With a current biosimilar pipeline of more than 15 molecules and a robust management team and organisation, Sandoz is anticipated to offer its next growth wave.
Last year, Sandoz generated sales worth $9.6bn and served more than 100 markets across the globe with a robust presence in the US, Europe and other regions.
Upon becoming a standalone company, Sandoz would progress to make investments in the main strategic regions of antibiotics, biosimilars and generic medicines.
Following the proposed spin-off, Sandoz will establish headquarters in Switzerland.
Subject to necessary approvals and conditions, the transaction is anticipated to conclude in the second half of next year.
Novartis CEO Vas Narasimhan said: “For Novartis, the separation of Sandoz would further support our strategy of building a focused innovative medicines company, with depth in five core therapeutic areas and strength in technology platforms.

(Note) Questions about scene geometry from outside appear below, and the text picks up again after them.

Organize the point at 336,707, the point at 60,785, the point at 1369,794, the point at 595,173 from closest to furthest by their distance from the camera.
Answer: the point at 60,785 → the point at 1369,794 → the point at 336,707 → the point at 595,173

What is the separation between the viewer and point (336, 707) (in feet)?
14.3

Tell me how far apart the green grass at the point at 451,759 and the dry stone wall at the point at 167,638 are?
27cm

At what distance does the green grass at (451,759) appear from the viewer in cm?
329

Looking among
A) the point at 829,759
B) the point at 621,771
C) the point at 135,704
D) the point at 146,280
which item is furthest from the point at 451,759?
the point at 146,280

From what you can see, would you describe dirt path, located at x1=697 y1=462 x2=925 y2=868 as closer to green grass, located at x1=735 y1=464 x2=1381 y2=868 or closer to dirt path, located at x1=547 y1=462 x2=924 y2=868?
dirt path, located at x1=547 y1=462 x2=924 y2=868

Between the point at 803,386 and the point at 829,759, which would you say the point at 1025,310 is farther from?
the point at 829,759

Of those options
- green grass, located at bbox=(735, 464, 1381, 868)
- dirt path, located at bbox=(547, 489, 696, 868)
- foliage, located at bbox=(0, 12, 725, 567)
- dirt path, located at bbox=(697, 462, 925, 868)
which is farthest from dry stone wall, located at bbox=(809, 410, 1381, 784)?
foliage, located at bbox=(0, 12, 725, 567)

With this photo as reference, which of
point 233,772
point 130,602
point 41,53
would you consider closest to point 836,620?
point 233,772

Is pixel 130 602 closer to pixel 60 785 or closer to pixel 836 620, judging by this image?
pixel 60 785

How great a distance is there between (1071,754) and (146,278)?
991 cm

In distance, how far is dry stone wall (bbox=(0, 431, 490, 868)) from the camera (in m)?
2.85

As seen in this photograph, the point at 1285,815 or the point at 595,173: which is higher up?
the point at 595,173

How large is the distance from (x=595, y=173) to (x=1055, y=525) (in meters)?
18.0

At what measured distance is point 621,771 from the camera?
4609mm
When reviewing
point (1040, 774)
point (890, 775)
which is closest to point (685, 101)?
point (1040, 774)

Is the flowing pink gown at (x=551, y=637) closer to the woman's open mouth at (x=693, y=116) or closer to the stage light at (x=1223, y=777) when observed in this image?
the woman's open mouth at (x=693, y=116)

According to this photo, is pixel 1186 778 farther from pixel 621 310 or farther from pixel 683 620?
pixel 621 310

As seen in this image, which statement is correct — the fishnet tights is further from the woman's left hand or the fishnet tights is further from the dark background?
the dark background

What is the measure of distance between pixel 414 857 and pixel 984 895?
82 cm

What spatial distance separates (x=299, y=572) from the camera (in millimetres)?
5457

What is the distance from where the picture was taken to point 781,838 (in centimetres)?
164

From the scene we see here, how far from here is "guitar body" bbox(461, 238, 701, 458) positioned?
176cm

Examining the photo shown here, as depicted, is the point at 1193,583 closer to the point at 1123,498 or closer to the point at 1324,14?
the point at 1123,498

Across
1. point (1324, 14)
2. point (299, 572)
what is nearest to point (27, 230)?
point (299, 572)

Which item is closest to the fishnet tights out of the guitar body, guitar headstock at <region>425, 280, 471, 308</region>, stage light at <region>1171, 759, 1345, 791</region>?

“In addition, both companies would be able to focus on maximising value creation for their shareholders by prioritising capital and resource allocation, employing separate capital structure policies, and increasing management focus on their respective business needs.”
In July, the company expanded its research-based collaboration with the University of California, Berkeley, US, to discover new therapeutic modalities and address ‘undruggable’ disease targets.